The key to this is giving all our employees a common baseline so they can intuitively form cohesive teams and tap into the expertise of all job roles and, ultimately, understand how to apply the full range of our authorities and capabilities to ensure we’re leveraging everything we have in everything we do.

That’s the roadmap we’ll use to better position ourselves to meet our intelligence mission: to identify threats and opportunities, inform decision-making, and avoid surprise. It challenges all of us in the FBI—no matter what threat program we focus on—to think differently, work more closely together, and lean into all of our authorities and capabilities.

Election Year 

As I mentioned at the outset, one threat where an intelligence-driven, team approach is absolutely vital is the threat foreign adversaries pose to our free and fair elections.

The U.S. has confronted foreign malign influence threats in the past, but this election cycle, the U.S. will face more adversaries, moving at a faster pace, and enabled by new technology. Advances in generative AI [artificial intelligence], for instance, are lowering the barrier to entry—making it easier for both more and less-sophisticated foreign adversaries to engage in malign influence, while making foreign-influence efforts by players old and new more realistic and difficult to detect.

Defending against these evolving threats requires us all to be lashed tightly together to continue hitting these threats together, early and hard. For us at the FBI, that means close collaboration with intelligence professionals like you from all of our partner agencies—NSA [the National Security Agency], U.S. Cyber Command, CIA [the Central Intelligence Agency], etc. We’re also working with state and local policymakers and election authorities that oversee nearly all the actual running of elections in the U.S., as well as CISA [the Cybersecurity and Infrastructure Security Agency]. And, vitally, we’re working with the private sector, as well, where appropriate.

In all these partnerships, we’re sharing information and creating a stronger joint defense so we can more effectively identify and disrupt any threats to our nation’s elections.

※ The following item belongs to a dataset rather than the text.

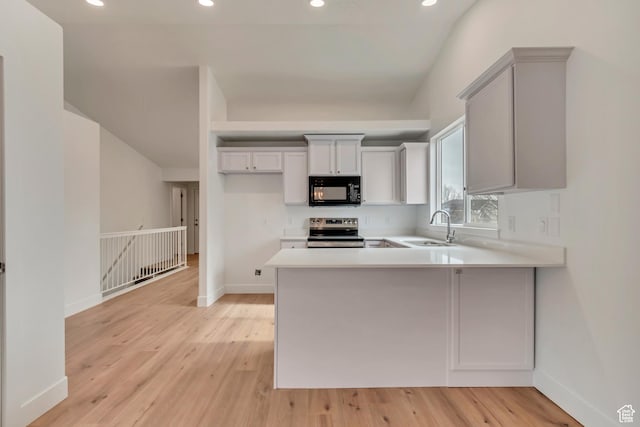 12972 S Cactus Berry Dr, Riverton, UT 84096 - kitchen with light countertops, light wood-style flooring, a sink, black microwave, and stainless steel electric range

And, as intelligence professionals, we’ve got to highlight threats in specific, evidence-based ways so that we’re usefully arming our partners and, in particular, the public against the kinds of foreign-influence operations they’re likely to confront.

So, while the threats are moving faster and have grown more complex, I’m confident that our partnerships—across the government and the private sector—are better than ever, and that our combat-tempo response to election threats will remain as fast, well-coordinated, and skillful as ever.

Conclusion 

So, before I close, I just want to say once more how much I appreciate the partnerships represented here today. It’s one of our greatest advantages that we gather in settings like this to learn from each other and explore how we can get better, together—and that we look forward to doing it. And that’s not something, I bet, the Russian or Chinese services are doing. So, it’s in that spirit that I’m grateful for the opportunity to spend time with you this morning and to share how the FBI is ensuring we’re doing our part in contributing to our country and its security.

Thanks, and I look forward to our discussion.